__To do__:
Locate every line in the records below that contains the word "CRISPY", and copy each one.
• • •
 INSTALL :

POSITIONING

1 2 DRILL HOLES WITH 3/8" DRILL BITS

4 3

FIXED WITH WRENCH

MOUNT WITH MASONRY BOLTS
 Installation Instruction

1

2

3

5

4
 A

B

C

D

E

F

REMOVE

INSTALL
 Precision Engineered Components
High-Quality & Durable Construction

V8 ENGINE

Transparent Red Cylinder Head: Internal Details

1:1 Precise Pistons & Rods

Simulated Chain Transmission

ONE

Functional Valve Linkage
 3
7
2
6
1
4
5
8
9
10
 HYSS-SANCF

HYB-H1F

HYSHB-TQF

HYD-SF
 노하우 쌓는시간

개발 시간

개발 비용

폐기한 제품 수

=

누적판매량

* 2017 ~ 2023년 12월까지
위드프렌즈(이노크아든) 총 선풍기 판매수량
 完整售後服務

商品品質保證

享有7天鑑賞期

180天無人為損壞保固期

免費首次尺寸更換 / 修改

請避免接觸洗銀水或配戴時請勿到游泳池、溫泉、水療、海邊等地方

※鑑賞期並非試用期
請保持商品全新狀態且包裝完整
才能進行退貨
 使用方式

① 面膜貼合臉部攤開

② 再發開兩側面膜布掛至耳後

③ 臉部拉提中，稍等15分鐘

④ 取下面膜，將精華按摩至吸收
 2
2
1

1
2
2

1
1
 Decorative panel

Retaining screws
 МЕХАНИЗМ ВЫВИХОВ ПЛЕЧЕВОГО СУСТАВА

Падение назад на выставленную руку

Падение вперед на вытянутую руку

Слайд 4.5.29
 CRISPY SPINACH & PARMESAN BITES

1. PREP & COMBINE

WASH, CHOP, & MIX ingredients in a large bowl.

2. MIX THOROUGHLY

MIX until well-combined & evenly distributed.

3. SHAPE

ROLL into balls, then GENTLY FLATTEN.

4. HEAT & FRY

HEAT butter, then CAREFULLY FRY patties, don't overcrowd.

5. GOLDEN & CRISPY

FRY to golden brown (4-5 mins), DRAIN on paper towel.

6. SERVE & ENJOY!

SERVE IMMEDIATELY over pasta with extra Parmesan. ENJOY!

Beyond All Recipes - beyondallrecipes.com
• • •
__Written solution__:
 CRISPY SPINACH & PARMESAN BITES
5. GOLDEN & CRISPY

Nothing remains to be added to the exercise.